Last year’s Alumni Retreat theme was Navigating. In a photo I am wearing my Retreat name badge, but the word that stands out in the boldest and largest type was not my name, title, or any of the other details. It was the word Navigating. I can’t help but smile thinking that was exactly what I was doing, and would be doing for months after as I made my way through the maze of the short-term disability procedures, the research and selection of my surgeon, physical therapy, and so much more.

Those of us within the recovery community understand that navigating with resilience requires following three basic guidelines:

  1. Set realistic expectations. Even before you begin addressing your substance abuse, debilitating trauma, unbearable mood struggles or chronic pain, realize the road through recovery will be hard. Tell yourself while you will try to remain positive, things likely won’t go as planned and you will hit snags, big and small along the way. Know that is okay and to be expected.
  2. Create paths for success. Once you accept things may not go as scripted, do everything you can to set yourself up to be successful.
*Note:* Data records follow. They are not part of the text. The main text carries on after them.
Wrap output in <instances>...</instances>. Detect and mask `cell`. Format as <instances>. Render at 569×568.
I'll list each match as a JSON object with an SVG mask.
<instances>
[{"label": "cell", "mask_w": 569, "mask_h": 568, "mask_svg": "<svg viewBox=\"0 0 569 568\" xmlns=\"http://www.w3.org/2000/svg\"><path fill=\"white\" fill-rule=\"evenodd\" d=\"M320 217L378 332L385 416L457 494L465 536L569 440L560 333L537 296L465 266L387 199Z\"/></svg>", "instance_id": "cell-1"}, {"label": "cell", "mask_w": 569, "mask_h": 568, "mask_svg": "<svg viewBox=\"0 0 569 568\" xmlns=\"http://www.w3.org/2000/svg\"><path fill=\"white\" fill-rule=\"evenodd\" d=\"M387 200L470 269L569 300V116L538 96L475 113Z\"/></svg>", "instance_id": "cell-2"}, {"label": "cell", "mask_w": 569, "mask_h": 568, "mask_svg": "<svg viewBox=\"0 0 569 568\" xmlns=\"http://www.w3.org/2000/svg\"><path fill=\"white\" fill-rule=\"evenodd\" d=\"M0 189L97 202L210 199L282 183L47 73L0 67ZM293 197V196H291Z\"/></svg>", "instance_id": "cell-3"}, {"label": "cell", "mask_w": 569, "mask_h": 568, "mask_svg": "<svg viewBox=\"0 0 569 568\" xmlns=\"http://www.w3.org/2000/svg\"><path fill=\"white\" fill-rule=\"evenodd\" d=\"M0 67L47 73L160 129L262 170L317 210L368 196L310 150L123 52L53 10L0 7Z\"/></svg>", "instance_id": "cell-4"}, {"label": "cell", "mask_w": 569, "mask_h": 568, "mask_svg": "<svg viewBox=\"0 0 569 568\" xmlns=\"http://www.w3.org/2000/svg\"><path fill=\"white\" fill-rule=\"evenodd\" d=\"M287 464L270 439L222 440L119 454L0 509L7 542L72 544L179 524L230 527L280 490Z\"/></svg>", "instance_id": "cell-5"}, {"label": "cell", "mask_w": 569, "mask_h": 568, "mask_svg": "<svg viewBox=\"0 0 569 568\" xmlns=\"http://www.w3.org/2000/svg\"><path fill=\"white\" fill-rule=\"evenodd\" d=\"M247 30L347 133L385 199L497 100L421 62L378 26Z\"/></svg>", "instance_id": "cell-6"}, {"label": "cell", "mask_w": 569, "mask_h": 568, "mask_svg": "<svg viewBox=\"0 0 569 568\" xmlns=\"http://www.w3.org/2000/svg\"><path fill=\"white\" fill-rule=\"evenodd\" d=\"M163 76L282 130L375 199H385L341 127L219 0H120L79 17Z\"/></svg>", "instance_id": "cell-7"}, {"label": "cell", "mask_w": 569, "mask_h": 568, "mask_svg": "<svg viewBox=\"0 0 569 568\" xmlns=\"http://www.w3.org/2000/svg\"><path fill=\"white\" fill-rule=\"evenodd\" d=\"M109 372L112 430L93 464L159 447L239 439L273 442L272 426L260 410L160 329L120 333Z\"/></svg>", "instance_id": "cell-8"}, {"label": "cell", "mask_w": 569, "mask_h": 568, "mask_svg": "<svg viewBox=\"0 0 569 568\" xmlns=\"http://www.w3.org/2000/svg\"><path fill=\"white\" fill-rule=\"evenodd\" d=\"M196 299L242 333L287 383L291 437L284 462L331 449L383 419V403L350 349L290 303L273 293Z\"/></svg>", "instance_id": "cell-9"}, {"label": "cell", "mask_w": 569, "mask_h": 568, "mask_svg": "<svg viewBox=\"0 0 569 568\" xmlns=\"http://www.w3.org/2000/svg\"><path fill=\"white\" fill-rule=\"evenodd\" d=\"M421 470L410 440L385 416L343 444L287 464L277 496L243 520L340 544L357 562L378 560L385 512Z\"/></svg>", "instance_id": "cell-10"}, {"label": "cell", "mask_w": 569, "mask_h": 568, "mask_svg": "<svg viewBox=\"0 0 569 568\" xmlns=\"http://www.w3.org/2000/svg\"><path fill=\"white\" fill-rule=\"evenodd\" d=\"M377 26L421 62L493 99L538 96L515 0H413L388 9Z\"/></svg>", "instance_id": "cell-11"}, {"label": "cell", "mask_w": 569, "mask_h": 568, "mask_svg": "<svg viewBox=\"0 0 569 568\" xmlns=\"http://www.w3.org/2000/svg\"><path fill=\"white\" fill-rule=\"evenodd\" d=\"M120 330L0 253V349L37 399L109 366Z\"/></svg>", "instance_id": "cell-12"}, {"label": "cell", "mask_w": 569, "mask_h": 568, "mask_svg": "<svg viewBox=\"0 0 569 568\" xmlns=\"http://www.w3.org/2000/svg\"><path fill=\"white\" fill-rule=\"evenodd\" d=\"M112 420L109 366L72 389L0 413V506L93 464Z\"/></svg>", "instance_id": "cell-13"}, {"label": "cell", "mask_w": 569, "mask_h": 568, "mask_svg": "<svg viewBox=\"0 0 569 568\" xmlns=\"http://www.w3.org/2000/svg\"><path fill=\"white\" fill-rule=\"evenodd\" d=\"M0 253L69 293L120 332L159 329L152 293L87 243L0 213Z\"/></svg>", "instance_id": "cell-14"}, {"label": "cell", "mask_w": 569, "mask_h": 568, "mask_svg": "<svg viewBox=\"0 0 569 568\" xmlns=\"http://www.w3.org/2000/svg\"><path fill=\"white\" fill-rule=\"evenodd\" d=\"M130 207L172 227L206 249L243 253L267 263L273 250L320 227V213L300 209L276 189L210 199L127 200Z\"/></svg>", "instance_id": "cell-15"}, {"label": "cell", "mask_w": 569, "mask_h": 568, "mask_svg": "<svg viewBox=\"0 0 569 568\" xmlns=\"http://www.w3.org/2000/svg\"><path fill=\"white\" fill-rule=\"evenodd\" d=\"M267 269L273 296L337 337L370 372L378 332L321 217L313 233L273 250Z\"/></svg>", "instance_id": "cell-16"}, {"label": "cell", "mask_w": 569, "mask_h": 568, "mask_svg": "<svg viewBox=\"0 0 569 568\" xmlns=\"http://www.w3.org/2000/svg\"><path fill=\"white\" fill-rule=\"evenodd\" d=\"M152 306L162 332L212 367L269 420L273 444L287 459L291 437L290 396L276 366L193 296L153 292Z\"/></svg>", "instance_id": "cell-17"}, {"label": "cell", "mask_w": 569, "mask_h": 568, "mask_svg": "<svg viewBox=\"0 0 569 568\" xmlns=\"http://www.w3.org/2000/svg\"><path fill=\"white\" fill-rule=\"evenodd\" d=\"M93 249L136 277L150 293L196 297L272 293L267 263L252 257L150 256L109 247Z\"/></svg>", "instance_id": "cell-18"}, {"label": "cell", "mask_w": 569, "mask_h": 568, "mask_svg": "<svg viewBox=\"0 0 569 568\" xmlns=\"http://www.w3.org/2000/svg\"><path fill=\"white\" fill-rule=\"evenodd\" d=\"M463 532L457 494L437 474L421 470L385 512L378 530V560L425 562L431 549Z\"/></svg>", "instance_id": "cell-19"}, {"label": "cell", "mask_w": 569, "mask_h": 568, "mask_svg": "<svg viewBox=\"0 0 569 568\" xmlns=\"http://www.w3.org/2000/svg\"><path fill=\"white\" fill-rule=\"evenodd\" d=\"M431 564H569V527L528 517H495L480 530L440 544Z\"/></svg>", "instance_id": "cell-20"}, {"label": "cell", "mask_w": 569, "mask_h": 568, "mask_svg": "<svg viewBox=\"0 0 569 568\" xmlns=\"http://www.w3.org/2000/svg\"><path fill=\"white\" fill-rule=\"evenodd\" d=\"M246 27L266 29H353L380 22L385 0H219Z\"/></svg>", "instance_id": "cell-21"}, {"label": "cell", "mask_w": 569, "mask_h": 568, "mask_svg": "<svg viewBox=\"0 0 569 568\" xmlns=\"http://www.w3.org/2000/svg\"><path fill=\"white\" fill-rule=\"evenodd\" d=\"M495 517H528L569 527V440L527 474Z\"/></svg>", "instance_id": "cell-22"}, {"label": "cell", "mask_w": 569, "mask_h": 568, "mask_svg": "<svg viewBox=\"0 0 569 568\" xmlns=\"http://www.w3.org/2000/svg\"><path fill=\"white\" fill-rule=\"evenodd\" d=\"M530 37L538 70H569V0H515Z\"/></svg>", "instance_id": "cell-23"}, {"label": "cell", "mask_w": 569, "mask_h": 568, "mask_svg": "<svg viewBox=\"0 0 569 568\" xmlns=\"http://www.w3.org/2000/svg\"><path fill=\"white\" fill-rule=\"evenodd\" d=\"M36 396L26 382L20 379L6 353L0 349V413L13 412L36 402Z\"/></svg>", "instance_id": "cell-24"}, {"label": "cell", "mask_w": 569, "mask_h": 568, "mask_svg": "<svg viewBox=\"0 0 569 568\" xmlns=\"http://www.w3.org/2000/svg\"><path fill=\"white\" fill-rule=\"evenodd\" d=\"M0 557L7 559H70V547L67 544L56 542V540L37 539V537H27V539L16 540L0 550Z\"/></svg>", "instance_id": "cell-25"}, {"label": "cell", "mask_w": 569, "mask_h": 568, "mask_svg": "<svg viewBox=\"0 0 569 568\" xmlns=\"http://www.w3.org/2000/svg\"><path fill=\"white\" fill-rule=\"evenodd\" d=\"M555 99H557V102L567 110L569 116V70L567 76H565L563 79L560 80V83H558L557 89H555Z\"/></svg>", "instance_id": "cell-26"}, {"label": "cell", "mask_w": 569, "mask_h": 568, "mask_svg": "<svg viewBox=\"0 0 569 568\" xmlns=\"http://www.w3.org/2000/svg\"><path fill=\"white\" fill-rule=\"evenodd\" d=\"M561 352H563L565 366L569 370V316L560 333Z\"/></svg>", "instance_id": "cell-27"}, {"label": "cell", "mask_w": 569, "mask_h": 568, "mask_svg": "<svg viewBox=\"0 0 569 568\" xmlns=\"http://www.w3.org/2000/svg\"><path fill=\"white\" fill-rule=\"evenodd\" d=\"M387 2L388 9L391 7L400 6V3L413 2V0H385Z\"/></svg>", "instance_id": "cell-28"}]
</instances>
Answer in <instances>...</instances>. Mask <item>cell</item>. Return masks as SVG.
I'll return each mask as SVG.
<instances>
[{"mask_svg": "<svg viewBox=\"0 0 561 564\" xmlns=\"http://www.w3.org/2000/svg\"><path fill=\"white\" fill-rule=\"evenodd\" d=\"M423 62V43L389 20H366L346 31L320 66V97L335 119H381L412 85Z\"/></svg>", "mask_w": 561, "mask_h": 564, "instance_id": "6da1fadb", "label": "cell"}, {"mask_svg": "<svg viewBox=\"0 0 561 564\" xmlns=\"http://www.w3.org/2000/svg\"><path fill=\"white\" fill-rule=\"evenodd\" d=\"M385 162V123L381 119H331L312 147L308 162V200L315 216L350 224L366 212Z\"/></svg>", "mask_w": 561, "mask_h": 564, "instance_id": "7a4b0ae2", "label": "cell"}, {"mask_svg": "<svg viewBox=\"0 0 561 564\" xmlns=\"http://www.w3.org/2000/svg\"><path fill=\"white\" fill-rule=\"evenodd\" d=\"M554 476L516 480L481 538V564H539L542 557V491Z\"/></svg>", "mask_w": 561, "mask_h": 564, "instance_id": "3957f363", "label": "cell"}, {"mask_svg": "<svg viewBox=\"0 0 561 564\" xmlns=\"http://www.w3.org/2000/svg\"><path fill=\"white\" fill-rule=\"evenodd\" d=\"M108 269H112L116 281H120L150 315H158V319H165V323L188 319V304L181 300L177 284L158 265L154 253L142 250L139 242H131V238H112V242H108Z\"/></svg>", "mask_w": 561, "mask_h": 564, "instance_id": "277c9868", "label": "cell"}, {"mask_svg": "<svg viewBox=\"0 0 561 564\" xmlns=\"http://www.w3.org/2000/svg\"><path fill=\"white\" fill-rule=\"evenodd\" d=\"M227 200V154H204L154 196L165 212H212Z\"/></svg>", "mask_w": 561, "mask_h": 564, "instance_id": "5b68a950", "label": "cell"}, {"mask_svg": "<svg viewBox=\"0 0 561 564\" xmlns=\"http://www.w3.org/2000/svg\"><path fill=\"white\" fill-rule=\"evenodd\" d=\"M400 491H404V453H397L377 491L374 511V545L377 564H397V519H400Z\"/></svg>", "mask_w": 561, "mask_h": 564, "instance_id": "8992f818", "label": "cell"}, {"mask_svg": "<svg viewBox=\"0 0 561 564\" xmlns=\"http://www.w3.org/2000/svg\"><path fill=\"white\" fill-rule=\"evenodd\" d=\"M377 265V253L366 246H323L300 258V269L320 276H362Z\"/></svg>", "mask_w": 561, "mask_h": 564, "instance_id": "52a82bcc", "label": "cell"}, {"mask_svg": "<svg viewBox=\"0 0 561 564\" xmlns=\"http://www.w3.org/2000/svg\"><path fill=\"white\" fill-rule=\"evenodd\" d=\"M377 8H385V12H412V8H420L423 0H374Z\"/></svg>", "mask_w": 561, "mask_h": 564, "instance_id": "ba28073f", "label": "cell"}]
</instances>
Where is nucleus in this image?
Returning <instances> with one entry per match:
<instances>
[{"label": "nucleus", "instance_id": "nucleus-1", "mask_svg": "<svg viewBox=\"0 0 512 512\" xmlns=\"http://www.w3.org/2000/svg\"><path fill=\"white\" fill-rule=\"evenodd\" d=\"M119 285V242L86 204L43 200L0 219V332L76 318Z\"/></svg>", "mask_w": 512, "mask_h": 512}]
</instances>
In recovery that means surrounding yourself with people who support you, which may result in ending old relationships and creating new ones that are based on your self-care. Minimize setbacks by not hanging out with people who don’t have your best interest at heart. Refuse to be put in situations that weaken your resolve.
  3. Recognizing your shortcomings. Forgiving yourself. Moving on. Know that you are 100% human. That means you will occasionally trip and fall. You will make a bad choice. There are times when you may ignore everything you learned in recovery and fall back on old habits. The sooner you admit you retreated into old habits or allowed negativity into your recovery journey, the quicker you will be able to navigate to a place of resilience.

Each time you challenge a setback with these guidelines you will strengthen your resolve and build your self-esteem. As a result, you will begin rebuilding your resilience reserves, and while the road will still present unexpected twists and bumps, you’ll reach your destination knowing you successfully navigated all that life threw your way.